Description of the task:
Reproduce the data below as a numbered list, omitting blank lines and excluding the pictures.

[Entries from a dataset]
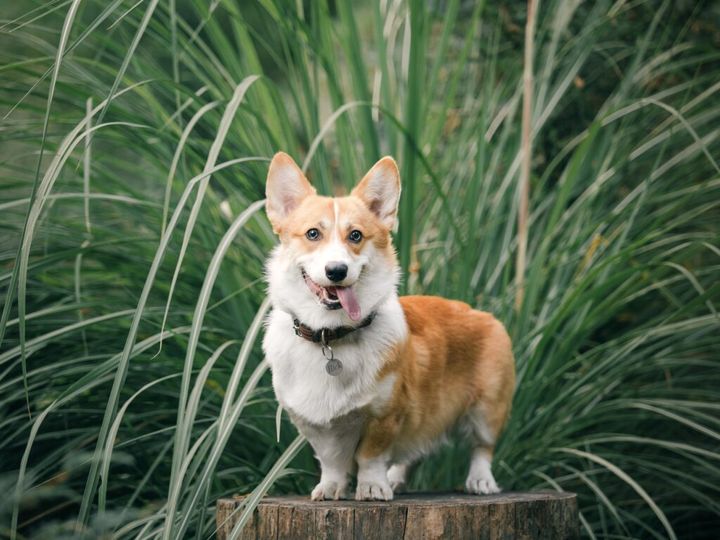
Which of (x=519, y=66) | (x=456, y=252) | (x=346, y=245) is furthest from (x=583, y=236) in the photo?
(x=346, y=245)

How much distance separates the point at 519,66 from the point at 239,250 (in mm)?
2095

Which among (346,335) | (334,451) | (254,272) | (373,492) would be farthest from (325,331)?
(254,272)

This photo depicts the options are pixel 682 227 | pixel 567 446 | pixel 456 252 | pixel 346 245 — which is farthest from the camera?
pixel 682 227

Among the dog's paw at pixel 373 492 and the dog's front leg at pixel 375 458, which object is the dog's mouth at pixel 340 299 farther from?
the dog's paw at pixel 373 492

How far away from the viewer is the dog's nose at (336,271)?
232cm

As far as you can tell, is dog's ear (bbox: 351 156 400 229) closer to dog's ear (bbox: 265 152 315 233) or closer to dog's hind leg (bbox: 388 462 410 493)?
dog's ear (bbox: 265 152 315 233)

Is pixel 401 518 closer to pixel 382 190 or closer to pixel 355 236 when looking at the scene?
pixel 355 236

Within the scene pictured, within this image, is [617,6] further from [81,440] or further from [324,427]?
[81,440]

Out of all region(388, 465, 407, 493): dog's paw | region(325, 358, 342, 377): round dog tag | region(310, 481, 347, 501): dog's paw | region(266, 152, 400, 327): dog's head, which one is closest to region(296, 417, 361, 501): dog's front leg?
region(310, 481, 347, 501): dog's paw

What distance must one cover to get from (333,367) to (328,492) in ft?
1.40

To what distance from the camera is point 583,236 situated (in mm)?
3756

Response for this exercise:
1. Which of (x=519, y=66) | (x=456, y=252) | (x=346, y=245) is furthest from (x=583, y=236) in the photo?
2. (x=346, y=245)
3. How much distance separates the point at 519,66 from the point at 239,250 (in mm)?
4. 2095
5. Which among (346,335) | (334,451) | (254,272) | (373,492) would be farthest from (325,331)?
6. (254,272)
7. This photo depicts the options are pixel 682 227 | pixel 567 446 | pixel 456 252 | pixel 346 245 — which is farthest from the camera?
8. pixel 682 227
9. Among the dog's paw at pixel 373 492 and the dog's front leg at pixel 375 458, which object is the dog's mouth at pixel 340 299 farther from?
10. the dog's paw at pixel 373 492
11. How far away from the viewer is the dog's nose at (336,271)?
12. 232cm
13. As far as you can tell, is dog's ear (bbox: 351 156 400 229) closer to dog's ear (bbox: 265 152 315 233) or closer to dog's hind leg (bbox: 388 462 410 493)?
14. dog's ear (bbox: 265 152 315 233)
15. Is pixel 401 518 closer to pixel 382 190 or closer to pixel 355 236 when looking at the scene?
16. pixel 355 236
17. Within the scene pictured, within this image, is [617,6] further from [81,440] or further from [324,427]?
18. [81,440]
19. Out of all region(388, 465, 407, 493): dog's paw | region(325, 358, 342, 377): round dog tag | region(310, 481, 347, 501): dog's paw | region(266, 152, 400, 327): dog's head, which one is closest to region(296, 417, 361, 501): dog's front leg?
20. region(310, 481, 347, 501): dog's paw
21. What distance must one cover to get from (333,367) to (328,492) in ft?
22. 1.40
23. To what distance from the camera is point 583,236 situated (in mm)?
24. 3756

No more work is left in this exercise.